[Data to process Boundary: Start]

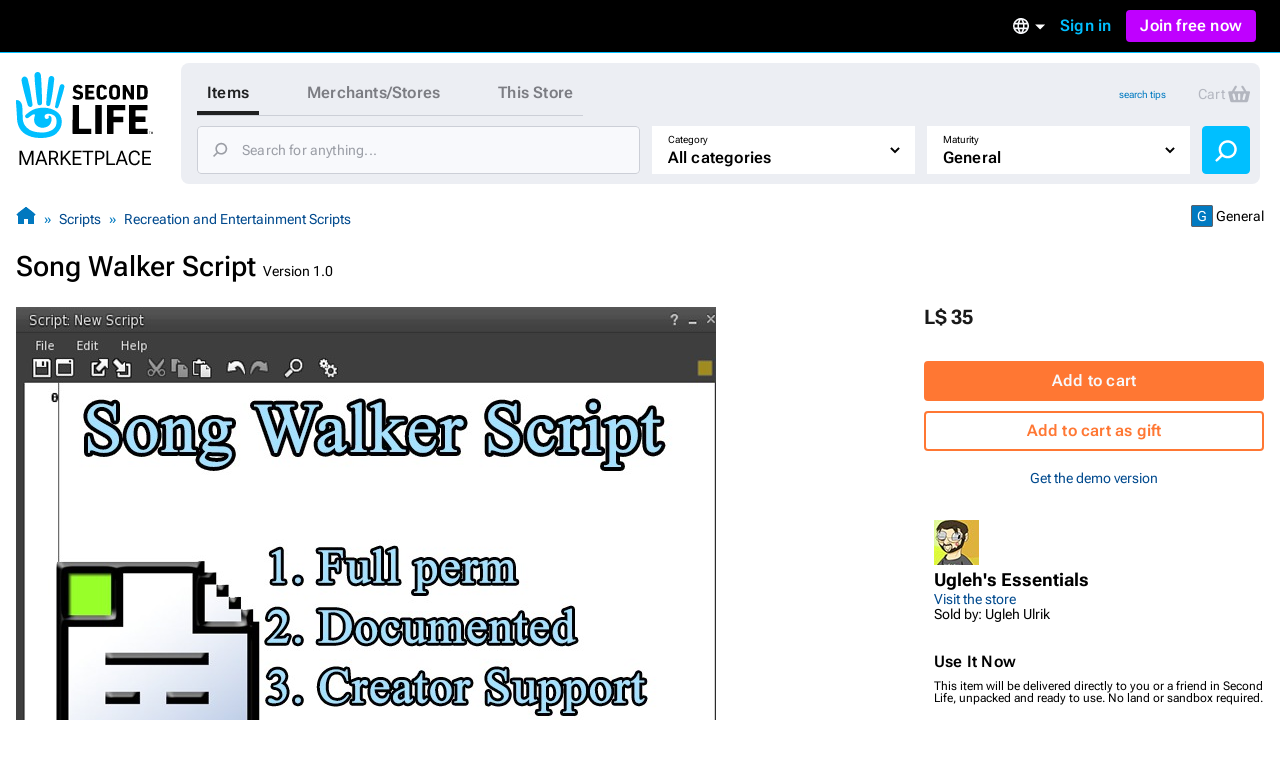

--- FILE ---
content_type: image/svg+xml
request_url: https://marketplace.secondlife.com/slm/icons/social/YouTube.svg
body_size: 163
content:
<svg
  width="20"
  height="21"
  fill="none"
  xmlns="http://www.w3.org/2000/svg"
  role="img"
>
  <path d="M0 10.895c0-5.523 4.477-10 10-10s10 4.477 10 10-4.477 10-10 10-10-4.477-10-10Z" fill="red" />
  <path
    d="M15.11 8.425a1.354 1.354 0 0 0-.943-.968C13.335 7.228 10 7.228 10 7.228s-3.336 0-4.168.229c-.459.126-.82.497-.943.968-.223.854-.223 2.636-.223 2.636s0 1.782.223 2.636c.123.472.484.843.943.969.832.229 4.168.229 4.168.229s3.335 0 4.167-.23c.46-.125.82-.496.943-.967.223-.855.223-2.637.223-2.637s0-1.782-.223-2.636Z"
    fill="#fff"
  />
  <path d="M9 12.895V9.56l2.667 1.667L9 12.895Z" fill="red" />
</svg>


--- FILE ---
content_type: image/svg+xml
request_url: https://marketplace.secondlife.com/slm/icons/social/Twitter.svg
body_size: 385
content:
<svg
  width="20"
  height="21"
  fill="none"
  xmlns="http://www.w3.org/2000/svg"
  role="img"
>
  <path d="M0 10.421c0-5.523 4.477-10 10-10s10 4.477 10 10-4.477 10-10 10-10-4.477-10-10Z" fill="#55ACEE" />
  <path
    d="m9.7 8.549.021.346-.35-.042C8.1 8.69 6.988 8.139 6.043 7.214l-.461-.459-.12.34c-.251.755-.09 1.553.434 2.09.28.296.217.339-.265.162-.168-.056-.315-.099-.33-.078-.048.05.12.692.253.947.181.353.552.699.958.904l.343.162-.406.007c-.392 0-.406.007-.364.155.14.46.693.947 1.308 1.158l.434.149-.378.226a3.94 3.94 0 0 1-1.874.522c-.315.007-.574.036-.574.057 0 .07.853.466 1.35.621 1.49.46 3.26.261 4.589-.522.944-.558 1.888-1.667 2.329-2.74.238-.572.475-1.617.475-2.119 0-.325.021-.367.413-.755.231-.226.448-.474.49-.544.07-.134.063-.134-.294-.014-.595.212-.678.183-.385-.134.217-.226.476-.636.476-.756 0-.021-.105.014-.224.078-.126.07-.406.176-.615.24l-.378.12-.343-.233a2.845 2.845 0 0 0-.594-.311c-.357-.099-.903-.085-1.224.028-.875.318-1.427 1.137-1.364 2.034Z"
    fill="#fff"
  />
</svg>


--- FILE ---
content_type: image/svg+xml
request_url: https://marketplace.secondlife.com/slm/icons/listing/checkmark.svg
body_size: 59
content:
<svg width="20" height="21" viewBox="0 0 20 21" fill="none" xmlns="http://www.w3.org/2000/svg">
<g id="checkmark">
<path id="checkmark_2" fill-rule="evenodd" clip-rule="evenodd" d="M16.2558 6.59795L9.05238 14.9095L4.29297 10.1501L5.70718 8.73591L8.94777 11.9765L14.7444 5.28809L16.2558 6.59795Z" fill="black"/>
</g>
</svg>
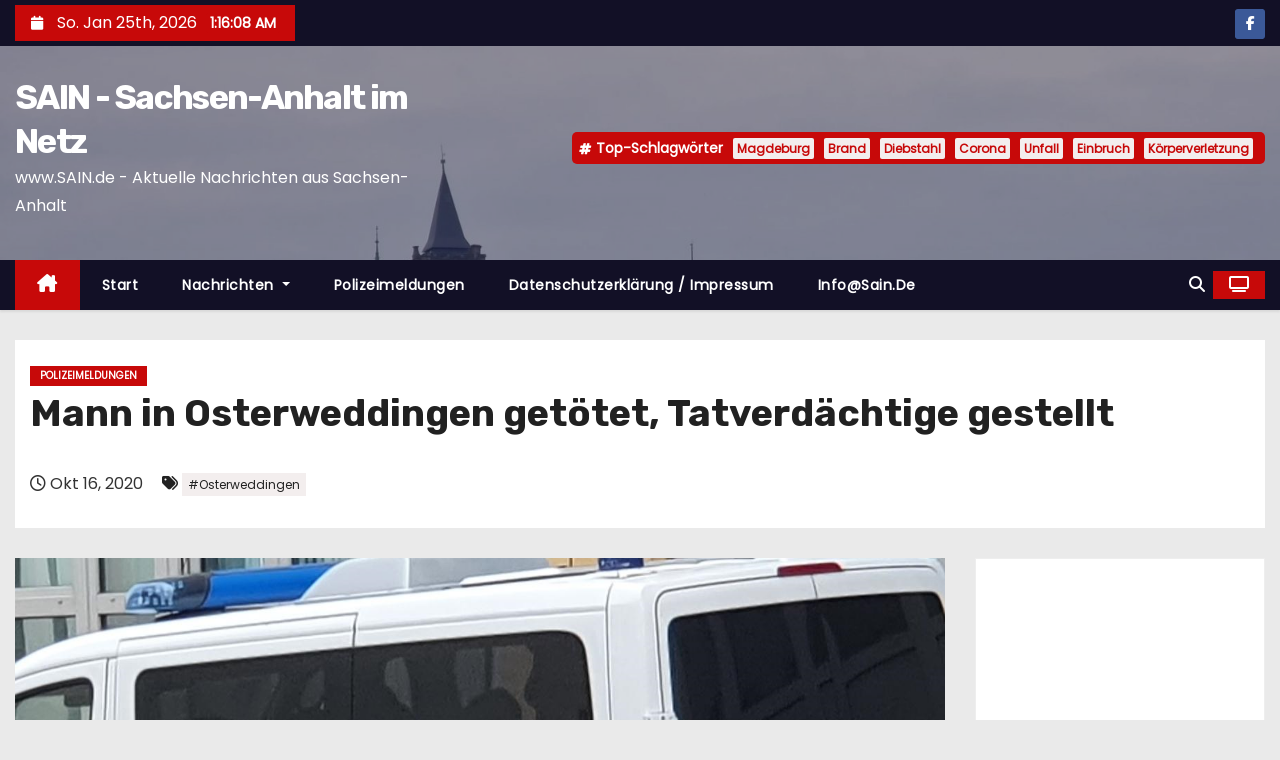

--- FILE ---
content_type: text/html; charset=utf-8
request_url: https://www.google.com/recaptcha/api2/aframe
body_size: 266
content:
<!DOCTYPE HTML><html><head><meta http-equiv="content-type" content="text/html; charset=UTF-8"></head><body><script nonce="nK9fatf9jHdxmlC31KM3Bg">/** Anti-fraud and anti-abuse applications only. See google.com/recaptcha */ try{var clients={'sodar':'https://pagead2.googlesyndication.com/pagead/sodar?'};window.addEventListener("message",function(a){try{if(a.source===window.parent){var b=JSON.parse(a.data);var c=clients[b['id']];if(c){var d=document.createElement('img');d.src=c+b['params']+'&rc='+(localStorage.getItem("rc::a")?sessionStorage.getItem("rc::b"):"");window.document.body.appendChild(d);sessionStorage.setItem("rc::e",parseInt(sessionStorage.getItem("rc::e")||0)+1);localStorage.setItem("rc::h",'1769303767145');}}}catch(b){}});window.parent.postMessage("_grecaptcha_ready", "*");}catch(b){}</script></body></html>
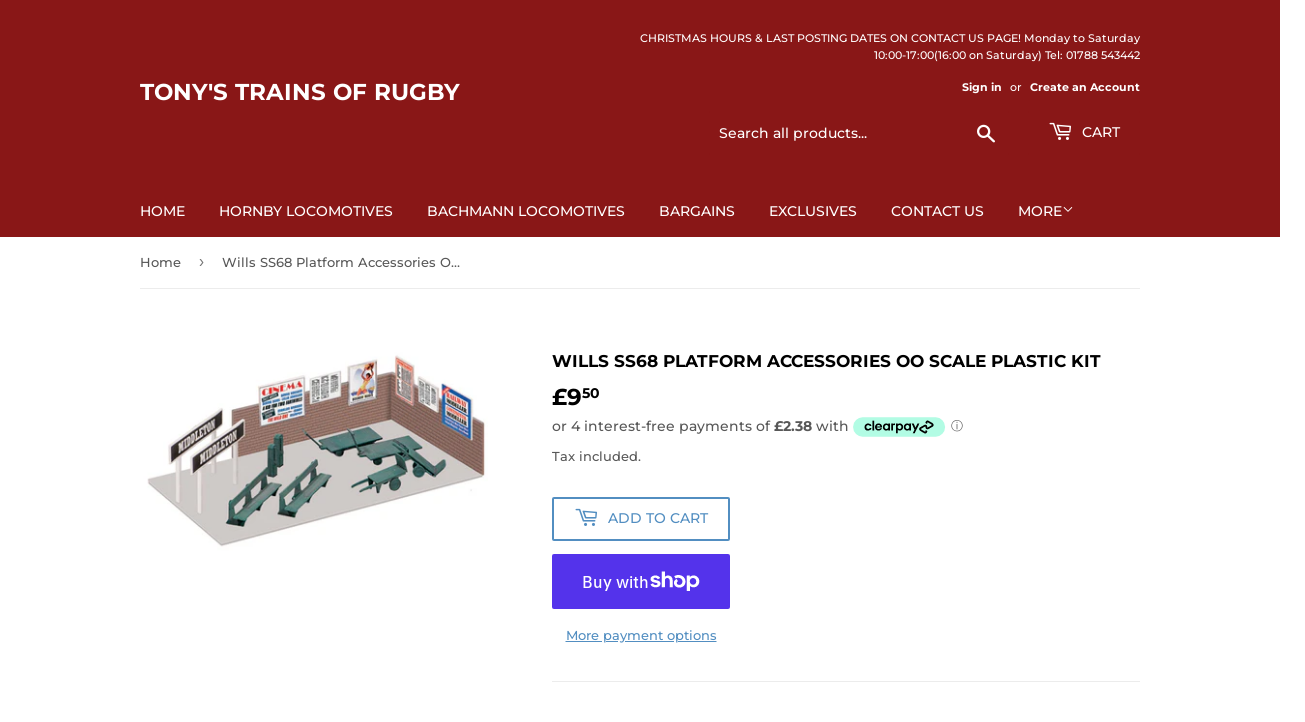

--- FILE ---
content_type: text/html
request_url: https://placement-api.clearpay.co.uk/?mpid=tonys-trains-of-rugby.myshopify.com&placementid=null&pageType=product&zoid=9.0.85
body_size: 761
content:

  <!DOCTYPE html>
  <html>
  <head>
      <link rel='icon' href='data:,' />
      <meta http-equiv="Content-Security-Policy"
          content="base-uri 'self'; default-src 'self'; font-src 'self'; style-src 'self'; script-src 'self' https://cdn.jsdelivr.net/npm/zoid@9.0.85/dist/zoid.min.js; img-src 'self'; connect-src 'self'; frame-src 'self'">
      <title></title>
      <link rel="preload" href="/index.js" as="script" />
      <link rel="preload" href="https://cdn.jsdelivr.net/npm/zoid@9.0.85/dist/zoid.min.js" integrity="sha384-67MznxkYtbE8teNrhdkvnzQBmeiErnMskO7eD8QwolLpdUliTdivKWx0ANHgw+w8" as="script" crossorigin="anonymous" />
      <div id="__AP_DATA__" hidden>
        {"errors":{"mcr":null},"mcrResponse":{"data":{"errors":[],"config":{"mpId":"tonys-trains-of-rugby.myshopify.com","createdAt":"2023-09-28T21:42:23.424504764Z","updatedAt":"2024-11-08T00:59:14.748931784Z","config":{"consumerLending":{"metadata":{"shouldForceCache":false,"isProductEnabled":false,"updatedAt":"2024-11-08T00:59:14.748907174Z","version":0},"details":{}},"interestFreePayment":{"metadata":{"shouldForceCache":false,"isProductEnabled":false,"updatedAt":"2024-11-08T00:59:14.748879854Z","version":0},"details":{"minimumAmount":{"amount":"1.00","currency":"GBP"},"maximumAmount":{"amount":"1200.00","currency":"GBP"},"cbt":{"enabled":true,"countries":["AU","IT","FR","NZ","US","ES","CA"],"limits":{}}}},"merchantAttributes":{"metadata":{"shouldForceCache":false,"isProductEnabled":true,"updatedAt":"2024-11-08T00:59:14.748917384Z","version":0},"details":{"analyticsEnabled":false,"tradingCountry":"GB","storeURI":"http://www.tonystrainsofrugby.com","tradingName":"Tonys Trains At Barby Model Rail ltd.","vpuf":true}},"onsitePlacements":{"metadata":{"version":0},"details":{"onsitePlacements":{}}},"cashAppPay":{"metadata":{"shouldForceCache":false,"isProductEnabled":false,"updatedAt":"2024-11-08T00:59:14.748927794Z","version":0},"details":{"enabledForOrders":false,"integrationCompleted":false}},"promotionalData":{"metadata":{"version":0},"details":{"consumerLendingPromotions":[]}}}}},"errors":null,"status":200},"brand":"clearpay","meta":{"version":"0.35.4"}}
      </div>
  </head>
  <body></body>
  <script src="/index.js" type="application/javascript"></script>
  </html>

[Data to process Boundary: End]

Task details
The answer must consist of every line from the records above that holds "marketplace".

Task output
request_url: https://marketplace.secondlife.com/slm/icons/social/YouTube.svg
request_url: https://marketplace.secondlife.com/slm/icons/social/Twitter.svg
request_url: https://marketplace.secondlife.com/slm/icons/listing/checkmark.svg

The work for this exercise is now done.